* 取り組む問題 *
- A) 下にある鎌池和馬についての文章の中から、「鎌池和馬の代名詞」で始まる段落を、大事な事実を残して短い箇条書きにまとめてください。
- B) 鎌池和馬についての文章では、四巻のラスト周辺で「立ち向かう」姿が書かれているのは誰だとされていますか。

* ページ本文 *
- - - - -
鎌池和馬という作家についての一仮説「シーンテーラー」

鎌池和馬の作家としての能力は「シーン作り」の分野において最大限に発揮されている。
鎌池和馬の代名詞(というかまだこれしかない)「とある魔術の禁書目録」(以後と魔)はどの巻も一貫して同じテーマで書かれている。 それは「立ち向かう」である。 いっそいさぎよいまでにこれだけしか書いていない。*1
それでもマンネリを感じさせないのは、その立ち向かう「シーン」が素晴らしいという点に集約される。 そのシーンでも盛り上がり、大一番の緊張感の張り方が上手いのである。 例を挙げるなら四巻ラストの付近だろう。
どうしようもないような窮地に対して、それでも何が何でも「立ち向かう」神裂、上条、土御門の三者三様の立ち向かい方を書いたラスト周辺は「シーン」としては最大の見所であろう。 しかし、四巻では鎌池和馬の弱点も露呈する事になる。
- - - - -
* 提供された情報 *
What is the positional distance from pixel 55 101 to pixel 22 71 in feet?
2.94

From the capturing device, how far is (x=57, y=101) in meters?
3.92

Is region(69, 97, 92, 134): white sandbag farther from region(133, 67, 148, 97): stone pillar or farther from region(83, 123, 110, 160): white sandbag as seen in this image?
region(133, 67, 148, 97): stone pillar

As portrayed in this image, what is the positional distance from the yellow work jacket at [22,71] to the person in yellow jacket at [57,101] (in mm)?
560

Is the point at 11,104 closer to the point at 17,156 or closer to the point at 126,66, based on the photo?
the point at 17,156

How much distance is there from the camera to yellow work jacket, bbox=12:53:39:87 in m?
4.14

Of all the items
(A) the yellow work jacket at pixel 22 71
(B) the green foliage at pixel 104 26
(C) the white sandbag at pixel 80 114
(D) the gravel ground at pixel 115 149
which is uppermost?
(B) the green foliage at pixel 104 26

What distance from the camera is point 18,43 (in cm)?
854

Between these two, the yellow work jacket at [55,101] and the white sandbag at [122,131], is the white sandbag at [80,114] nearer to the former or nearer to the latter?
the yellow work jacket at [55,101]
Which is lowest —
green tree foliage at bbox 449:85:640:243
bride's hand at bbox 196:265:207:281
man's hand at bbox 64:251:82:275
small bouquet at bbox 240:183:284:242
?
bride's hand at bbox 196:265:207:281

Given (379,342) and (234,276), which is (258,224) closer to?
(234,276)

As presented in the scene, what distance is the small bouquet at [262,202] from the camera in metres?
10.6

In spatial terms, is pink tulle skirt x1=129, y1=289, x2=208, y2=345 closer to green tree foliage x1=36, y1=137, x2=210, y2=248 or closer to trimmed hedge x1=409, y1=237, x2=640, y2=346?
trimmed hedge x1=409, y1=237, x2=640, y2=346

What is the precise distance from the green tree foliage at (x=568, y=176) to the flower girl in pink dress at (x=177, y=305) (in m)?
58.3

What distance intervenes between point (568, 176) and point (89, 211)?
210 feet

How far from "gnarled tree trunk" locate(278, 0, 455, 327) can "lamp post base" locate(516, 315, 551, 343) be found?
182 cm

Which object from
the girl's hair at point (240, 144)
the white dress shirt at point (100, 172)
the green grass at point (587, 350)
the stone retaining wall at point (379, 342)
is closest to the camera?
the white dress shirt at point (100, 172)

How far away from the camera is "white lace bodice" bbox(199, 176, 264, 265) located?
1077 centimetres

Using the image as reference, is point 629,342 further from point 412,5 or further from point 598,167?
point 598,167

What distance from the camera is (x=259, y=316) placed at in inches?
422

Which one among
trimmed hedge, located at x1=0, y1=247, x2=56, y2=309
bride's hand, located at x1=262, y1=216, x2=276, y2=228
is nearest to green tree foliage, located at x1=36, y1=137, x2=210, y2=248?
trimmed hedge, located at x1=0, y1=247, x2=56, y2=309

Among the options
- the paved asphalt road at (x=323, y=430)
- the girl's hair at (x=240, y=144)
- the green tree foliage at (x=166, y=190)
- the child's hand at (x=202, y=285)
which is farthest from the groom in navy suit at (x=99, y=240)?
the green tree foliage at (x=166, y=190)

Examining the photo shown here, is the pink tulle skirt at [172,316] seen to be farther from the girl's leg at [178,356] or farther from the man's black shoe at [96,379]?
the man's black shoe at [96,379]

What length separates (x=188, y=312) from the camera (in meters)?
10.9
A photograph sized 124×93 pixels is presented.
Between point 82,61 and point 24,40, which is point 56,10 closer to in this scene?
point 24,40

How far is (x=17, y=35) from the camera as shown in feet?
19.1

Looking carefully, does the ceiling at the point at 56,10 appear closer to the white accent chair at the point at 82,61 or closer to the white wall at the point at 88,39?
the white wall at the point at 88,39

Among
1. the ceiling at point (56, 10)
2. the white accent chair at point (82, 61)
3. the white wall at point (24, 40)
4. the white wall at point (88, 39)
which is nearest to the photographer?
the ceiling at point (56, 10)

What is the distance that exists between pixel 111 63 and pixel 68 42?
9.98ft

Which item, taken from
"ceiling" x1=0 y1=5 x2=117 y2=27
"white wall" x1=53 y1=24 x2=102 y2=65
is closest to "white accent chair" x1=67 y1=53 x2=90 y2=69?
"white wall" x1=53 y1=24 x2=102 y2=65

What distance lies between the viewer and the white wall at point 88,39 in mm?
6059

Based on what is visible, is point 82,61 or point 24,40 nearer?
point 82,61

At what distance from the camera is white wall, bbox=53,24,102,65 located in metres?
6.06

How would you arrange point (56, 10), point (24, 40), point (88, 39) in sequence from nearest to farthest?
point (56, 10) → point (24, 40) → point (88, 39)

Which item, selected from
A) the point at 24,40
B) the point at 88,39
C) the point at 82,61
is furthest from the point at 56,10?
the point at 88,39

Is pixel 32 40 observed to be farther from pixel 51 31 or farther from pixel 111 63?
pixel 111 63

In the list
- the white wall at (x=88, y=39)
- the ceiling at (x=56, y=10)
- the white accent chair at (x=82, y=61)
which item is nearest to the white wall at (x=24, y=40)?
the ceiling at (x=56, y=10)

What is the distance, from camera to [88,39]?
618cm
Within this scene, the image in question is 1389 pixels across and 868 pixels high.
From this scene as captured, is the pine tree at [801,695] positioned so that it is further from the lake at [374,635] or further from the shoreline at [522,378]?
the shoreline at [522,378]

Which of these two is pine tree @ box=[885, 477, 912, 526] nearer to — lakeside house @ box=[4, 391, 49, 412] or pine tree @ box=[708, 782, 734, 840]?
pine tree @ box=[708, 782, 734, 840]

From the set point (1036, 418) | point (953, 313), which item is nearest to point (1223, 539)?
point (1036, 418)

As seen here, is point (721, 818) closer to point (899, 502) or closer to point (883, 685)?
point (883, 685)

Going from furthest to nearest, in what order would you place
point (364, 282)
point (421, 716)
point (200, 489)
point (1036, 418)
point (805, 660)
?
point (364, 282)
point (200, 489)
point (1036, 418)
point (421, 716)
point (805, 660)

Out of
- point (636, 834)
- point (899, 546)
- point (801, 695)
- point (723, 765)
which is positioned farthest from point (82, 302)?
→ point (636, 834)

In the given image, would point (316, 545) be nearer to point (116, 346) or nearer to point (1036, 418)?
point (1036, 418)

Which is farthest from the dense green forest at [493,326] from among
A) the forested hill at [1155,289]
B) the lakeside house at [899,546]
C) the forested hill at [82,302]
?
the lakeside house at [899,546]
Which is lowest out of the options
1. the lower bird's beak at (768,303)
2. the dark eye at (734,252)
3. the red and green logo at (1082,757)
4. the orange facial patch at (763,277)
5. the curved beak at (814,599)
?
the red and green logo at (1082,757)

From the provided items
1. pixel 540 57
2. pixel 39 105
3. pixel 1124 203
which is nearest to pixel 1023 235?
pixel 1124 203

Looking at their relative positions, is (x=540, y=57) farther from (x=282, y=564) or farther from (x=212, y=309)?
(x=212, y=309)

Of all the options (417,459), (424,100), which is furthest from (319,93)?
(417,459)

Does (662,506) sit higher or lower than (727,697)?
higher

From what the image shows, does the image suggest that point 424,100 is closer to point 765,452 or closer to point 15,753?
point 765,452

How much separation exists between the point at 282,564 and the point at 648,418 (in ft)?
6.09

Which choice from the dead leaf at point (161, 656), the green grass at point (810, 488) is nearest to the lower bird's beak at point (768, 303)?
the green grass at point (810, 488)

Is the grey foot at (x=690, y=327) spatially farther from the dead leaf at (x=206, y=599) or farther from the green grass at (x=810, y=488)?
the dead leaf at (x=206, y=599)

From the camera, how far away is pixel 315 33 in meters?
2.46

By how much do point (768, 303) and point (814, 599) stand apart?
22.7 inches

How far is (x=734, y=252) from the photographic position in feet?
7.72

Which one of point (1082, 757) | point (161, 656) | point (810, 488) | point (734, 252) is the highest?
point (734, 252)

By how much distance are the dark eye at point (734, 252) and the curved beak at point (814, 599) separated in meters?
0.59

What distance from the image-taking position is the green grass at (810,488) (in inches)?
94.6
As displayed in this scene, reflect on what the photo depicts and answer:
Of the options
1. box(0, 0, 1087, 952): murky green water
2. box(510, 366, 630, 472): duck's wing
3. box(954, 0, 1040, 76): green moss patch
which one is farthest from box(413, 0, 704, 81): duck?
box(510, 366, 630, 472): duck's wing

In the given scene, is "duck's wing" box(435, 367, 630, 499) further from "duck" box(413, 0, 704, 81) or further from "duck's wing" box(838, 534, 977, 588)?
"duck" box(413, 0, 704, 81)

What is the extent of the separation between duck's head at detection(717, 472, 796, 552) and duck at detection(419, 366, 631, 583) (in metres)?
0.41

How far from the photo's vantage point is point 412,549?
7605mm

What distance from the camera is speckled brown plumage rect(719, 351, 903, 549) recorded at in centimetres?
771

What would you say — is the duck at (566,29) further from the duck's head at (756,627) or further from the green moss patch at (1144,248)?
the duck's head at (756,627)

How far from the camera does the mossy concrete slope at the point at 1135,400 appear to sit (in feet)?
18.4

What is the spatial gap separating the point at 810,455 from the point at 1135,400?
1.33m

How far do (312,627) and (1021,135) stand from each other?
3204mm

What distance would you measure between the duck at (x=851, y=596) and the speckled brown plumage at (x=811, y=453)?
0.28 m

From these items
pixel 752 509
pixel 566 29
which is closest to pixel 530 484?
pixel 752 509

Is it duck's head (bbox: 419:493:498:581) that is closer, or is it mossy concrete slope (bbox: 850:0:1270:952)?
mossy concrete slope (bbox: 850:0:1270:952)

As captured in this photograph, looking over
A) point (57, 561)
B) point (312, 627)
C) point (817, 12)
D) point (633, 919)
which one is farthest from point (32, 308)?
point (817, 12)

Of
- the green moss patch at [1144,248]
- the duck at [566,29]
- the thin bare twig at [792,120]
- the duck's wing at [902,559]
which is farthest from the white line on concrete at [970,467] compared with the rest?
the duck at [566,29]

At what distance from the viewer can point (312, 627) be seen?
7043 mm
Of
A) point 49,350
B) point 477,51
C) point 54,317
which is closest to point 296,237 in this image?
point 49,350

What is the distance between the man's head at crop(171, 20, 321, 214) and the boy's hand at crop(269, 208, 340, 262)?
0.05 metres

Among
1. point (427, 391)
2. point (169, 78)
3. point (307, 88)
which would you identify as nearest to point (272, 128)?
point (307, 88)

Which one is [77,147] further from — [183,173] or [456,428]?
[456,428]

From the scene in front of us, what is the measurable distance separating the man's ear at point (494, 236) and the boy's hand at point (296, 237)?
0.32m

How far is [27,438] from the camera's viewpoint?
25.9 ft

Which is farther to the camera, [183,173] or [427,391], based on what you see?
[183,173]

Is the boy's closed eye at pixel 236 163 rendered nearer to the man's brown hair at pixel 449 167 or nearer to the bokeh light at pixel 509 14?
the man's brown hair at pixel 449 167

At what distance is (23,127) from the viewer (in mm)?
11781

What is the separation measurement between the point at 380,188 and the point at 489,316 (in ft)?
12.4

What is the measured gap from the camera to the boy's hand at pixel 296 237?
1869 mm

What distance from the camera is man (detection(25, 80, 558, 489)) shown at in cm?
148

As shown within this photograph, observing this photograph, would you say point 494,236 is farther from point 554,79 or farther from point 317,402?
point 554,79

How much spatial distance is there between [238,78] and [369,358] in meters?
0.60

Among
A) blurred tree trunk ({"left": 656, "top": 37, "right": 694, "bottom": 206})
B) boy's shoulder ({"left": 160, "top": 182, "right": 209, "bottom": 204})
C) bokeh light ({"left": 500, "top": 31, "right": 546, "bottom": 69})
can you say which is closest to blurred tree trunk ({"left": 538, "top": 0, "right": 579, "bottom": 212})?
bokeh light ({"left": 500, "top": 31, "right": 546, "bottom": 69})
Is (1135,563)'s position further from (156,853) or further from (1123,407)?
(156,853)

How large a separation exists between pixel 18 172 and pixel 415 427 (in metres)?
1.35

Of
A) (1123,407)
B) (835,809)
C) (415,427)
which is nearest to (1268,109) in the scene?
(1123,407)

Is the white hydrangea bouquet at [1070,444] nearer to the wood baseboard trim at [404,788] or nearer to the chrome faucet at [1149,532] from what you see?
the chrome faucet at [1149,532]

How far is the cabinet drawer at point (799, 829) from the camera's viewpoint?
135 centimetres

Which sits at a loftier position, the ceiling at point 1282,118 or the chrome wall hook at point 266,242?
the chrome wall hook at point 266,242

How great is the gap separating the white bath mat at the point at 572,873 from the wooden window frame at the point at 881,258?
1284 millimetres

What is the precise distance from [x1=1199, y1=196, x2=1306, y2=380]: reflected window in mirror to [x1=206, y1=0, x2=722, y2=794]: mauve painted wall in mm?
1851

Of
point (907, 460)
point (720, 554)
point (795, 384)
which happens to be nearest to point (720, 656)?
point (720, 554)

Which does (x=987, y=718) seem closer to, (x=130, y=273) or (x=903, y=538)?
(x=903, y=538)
- - - - -
* 解答一覧 *
- A)
- 鎌池和馬の代表作は「とある魔術の禁書目録」(と魔)で、今のところこれしかない。
- どの巻も「立ち向かう」という同じテーマで書かれている。
- いさぎよいほど、このテーマだけを書いている。

- B) 神裂、上条、土御門の三人です。